RANGER AGAINST WAR: "T" is for Torture <

Monday, August 11, 2008

"T" is for Torture


Manliness is not all swagger and mountain climbing.
It's also tenderness.

--Tea and Sympathy
(1956)

Whatever affects one directly,

affects all indirectly

--Martin Luther King


Life imitates art far more than art imitates Life.

--Oscar Wilde


Well, you know, God bless him [Bush], bless his heart,

the President of the United States,
a total failure,
losing all credibility with the American people on
the economy, on the war, on energy, you name the subject
--Nancy Pelosi, Speaker of the House

_______________

Per Pelosi's quote on Bush: In the South, it is customary to end the worst damnation with, "God bless," as in, "She sure has a lot of energy, god bless her." This is not a statement of flattery; it translates: "She's a is a royal pain in the ass, a tiresome prima donna, but her daddy is a deacon in the church." God bless her.

The title is not the latest Sue Grafton novel. It is the formula used by the George Bush administration to address the post 9-11 terror threat. And it is a formula inspired from the most formulaic of sources, the television show "24" starring Bad Boy for the American Way of Life, the fictional counterterrorism agent Jack Bauer. It is the ultimate in life imitating art. Tit for Tat; Torture for Terror. (The Fiction Behind Torture Policy.)

#### [Set exercise]
Update the stretch of the post on torture from "Manliness is not" through "art imitates Life." so that "gentleness" takes the place of "tenderness".

Collected data:
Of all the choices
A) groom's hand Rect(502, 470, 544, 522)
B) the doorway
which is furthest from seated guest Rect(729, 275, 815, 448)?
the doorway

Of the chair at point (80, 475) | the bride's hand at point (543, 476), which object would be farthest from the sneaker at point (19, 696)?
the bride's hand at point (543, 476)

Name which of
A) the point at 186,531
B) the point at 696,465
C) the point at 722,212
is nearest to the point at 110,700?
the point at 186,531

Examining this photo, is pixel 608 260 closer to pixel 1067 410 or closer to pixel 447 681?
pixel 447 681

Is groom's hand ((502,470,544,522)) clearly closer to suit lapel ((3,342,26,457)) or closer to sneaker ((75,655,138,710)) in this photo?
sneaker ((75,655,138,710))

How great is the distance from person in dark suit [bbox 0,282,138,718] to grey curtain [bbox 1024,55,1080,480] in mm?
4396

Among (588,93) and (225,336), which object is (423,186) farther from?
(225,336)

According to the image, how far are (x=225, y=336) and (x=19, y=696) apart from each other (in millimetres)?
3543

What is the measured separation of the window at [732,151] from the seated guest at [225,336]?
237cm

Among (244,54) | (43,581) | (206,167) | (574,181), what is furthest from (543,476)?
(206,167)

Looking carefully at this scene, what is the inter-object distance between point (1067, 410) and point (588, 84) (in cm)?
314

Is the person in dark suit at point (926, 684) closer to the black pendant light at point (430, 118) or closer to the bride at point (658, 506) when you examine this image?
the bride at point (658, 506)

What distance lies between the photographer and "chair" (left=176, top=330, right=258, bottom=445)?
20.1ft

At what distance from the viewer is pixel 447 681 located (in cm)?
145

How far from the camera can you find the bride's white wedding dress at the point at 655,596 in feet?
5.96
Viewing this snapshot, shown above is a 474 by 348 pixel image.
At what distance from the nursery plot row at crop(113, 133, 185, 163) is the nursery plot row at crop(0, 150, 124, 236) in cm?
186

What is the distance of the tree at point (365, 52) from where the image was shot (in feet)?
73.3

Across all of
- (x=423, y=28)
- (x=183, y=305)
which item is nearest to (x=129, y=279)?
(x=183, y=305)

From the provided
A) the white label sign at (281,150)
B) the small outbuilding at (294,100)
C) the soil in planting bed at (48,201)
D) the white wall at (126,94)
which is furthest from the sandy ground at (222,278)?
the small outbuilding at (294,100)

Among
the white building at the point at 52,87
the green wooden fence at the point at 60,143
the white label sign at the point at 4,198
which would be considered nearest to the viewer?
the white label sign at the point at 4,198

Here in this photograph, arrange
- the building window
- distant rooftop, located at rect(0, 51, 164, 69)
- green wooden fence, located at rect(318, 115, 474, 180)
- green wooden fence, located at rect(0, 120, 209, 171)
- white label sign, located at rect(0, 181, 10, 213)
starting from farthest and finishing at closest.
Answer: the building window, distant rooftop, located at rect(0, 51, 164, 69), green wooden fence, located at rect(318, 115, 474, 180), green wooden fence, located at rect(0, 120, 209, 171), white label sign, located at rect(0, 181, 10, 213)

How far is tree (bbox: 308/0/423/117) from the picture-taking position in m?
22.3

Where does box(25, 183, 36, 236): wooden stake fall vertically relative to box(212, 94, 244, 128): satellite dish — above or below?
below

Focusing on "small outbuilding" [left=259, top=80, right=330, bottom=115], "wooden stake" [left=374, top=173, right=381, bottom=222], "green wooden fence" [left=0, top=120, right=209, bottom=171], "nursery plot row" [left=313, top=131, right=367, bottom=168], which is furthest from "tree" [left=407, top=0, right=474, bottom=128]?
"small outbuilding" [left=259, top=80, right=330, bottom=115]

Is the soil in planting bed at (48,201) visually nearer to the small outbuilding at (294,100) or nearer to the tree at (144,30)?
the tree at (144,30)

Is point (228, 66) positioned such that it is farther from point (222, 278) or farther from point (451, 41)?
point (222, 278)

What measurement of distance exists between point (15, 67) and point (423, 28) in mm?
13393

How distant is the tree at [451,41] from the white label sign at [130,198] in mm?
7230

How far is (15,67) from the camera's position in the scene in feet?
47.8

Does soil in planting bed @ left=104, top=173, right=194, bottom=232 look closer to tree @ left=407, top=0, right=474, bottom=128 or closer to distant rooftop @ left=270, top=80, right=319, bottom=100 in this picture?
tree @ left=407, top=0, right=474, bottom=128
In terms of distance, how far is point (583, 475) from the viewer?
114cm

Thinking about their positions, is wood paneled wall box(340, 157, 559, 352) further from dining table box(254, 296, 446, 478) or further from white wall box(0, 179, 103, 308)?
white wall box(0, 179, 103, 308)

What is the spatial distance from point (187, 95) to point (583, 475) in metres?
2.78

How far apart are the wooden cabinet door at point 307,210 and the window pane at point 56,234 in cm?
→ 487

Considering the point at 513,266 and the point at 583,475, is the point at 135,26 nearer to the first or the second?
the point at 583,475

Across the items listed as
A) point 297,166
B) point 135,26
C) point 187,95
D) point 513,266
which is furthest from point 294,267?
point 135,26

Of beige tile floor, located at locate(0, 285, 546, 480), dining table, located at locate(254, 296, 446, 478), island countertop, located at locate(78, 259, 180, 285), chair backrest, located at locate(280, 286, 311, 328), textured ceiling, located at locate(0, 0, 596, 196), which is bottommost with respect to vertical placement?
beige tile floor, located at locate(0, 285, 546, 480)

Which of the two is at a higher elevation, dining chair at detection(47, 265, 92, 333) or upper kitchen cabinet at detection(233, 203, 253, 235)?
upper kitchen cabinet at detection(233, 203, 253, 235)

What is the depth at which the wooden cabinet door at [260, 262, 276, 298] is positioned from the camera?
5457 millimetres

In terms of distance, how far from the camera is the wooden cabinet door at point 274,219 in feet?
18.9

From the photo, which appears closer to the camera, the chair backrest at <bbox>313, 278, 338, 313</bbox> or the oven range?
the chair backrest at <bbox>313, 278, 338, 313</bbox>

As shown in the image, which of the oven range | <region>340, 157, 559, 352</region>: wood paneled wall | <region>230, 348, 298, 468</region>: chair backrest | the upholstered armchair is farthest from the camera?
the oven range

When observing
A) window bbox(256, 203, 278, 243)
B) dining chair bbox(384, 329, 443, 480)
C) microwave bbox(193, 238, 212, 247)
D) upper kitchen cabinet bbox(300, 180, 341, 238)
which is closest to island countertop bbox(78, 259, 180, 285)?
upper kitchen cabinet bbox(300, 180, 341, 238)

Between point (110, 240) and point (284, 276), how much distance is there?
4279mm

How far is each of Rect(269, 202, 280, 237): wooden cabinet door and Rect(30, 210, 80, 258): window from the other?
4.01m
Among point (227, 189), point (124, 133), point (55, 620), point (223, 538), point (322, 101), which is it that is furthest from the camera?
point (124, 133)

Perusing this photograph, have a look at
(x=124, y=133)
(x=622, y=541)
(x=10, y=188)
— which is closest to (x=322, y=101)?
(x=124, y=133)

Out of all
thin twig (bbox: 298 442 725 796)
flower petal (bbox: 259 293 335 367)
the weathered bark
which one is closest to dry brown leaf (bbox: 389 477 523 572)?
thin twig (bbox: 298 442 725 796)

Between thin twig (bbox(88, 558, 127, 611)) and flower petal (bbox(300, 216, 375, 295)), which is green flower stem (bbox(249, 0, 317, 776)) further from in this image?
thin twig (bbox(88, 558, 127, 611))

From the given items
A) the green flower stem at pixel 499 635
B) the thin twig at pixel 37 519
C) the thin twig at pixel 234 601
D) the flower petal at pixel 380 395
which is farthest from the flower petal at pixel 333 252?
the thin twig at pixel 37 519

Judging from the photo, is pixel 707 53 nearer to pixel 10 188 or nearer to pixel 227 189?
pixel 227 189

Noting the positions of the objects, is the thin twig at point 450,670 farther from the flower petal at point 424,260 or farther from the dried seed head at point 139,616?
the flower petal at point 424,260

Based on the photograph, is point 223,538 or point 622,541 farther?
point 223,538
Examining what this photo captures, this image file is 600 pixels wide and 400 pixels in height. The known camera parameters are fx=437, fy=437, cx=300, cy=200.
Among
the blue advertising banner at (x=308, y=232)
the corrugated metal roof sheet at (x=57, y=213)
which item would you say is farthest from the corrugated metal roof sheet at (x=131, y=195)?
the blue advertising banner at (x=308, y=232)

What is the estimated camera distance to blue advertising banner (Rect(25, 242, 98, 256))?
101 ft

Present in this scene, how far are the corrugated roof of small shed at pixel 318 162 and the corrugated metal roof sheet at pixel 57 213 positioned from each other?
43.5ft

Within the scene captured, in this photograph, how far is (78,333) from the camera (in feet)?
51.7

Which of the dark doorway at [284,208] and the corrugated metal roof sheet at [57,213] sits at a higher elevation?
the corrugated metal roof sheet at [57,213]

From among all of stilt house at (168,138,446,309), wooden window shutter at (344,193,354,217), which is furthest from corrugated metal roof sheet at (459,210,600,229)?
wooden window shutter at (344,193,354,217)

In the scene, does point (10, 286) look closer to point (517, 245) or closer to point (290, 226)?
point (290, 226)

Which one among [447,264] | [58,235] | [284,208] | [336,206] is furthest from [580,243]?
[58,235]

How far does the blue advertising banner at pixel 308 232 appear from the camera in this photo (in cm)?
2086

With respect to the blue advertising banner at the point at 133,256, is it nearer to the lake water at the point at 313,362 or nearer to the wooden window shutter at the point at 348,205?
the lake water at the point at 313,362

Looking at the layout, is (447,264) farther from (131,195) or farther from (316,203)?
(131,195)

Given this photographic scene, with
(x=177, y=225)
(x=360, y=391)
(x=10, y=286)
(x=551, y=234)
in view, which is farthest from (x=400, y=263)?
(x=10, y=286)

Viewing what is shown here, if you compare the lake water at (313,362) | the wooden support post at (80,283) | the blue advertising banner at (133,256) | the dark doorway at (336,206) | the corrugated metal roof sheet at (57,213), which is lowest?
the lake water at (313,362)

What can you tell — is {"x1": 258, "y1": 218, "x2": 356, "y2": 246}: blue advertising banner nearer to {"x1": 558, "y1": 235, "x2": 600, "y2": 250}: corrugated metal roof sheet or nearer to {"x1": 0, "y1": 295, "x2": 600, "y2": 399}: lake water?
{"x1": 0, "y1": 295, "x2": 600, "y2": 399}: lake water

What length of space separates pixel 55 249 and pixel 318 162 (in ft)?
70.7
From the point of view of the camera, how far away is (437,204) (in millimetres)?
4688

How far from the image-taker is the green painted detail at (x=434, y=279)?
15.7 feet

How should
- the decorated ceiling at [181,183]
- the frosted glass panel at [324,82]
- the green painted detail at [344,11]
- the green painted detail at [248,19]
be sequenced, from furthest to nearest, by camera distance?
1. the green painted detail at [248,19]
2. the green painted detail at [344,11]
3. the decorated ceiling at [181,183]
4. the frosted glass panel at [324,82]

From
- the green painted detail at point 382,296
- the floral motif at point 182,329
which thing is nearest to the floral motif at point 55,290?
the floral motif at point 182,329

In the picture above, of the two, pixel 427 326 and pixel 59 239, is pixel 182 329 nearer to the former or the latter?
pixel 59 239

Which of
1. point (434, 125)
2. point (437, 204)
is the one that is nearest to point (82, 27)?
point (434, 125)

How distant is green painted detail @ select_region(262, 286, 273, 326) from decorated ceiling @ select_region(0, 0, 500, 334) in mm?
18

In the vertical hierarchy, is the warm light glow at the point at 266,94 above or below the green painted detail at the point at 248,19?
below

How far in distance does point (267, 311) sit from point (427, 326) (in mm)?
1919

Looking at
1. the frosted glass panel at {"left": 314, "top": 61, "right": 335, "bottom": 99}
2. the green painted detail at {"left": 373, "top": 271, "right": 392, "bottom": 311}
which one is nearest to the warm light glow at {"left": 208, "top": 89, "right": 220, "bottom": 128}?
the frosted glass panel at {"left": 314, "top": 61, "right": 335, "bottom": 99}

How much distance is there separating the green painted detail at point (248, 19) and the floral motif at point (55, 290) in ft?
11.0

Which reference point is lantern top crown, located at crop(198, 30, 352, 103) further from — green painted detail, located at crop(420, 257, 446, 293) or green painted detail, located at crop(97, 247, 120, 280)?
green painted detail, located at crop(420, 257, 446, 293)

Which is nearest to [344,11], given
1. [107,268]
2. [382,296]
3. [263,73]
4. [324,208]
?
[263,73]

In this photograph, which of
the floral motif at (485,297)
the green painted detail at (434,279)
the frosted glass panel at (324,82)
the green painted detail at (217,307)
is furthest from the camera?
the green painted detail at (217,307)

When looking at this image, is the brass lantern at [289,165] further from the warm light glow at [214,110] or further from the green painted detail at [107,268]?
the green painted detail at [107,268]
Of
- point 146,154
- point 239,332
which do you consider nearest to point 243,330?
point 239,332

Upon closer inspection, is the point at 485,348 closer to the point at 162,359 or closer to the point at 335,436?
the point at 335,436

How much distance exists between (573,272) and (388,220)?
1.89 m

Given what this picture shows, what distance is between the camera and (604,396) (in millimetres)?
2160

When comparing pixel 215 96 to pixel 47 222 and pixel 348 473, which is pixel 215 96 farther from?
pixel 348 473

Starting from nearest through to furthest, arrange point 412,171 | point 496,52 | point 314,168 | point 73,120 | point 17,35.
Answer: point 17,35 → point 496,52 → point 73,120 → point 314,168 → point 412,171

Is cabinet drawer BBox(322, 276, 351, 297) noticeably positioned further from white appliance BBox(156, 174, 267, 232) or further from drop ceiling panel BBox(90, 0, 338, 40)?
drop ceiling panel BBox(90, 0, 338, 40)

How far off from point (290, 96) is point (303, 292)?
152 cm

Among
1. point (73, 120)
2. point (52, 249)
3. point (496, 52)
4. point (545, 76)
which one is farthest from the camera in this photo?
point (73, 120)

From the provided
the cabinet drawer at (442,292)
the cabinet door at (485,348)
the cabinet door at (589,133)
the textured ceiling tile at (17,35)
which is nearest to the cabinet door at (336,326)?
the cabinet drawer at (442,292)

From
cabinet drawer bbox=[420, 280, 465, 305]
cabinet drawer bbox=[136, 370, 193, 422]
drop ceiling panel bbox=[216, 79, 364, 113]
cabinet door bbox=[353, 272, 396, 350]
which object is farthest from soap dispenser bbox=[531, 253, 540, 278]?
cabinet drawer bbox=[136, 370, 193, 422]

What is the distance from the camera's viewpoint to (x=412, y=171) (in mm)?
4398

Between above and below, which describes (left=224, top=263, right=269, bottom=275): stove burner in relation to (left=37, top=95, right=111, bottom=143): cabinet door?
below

#### [Task solution]
Manliness is not all swagger and mountain climbing.
It's also gentleness.

--Tea and Sympathy
(1956)

Whatever affects one directly,

affects all indirectly

--Martin Luther King


Life imitates art far more than art imitates Life.